When running FIPS-enabled images in a Kubernetes runner with a non-root user, the run_as_user attribute under runners.kubernetes.pod_security_context must be updated to 1000, which is the ID of the gitlab user created by the image. To maintain FIPS compliance, all other non-FIPS analyzers must be excluded from the run.

Operating in Offline and Restricted Environments

In environments with strict network security policies, GitLab SAST can be configured to operate offline. This prevents the runner from attempting to pull images from the public internet.

Pull Policy Configuration

In an offline environment, the GitLab Runner pull_policy can be set to if-not-present. This ensures the runner only uses Docker images available locally. However, in any environment that is not offline, the policy should be kept as always to ensure that the most updated scanners are utilized in the CI/CD pipelines.

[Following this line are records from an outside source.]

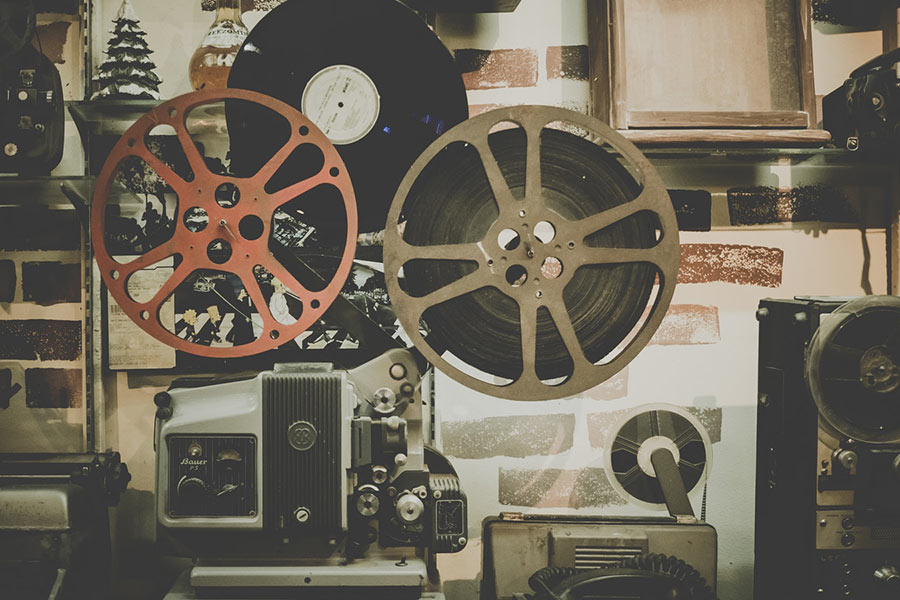 Two reels of film and film equipment.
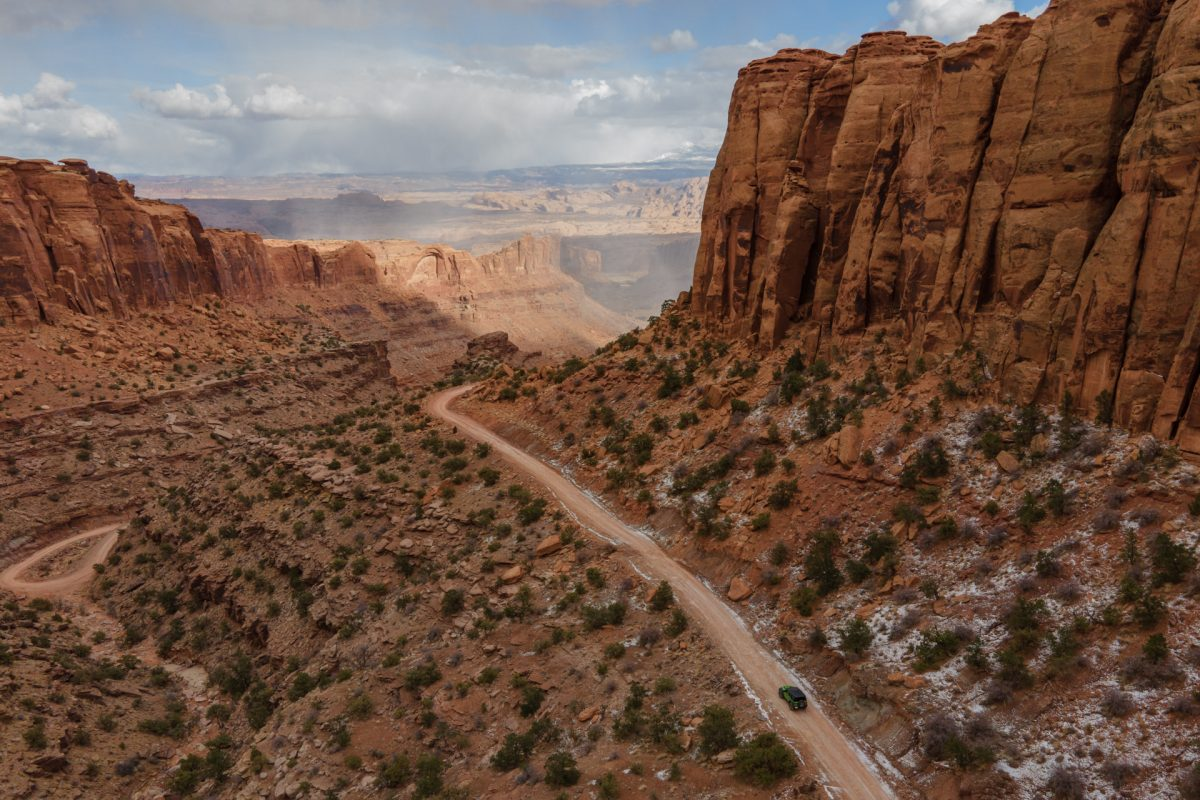 A jeep trailing down a red rock canyon in Moab, Utah.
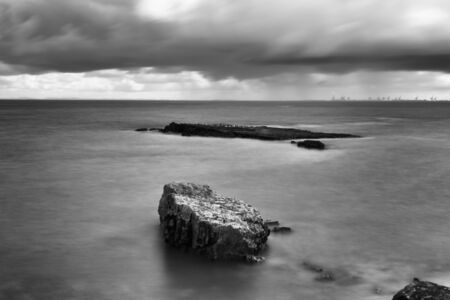 woody bay: Black and white. Long exposure of Woody Point beach and rocks. QLD, Australia. Stock Photo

Local Docker Registry Integration

To ensure all supported languages and frameworks can be scanned in an offline setting, the following default SAST analyzer images must be imported from registry.gitlab.com into a local Docker container registry:

  • registry.gitlab.com/security-products/gitlab-advanced-sast:2
  • registry.gitlab.com/security-products/kubesec:6
  • registry.gitlab.com/security-products/pmd-apex:6
  • registry.gitlab.com/security-products/semgrep:6
  • registry.gitlab.com/security-products/sobelow:6
  • registry.gitlab.com/security-products/spotbugs:5

The specific process for importing these images depends on the organizational network security policy and should be coordinated with IT staff.

Vulnerability Tracking and Management

The utility of SAST is not found solely in the detection of bugs, but in the management of the resulting vulnerabilities.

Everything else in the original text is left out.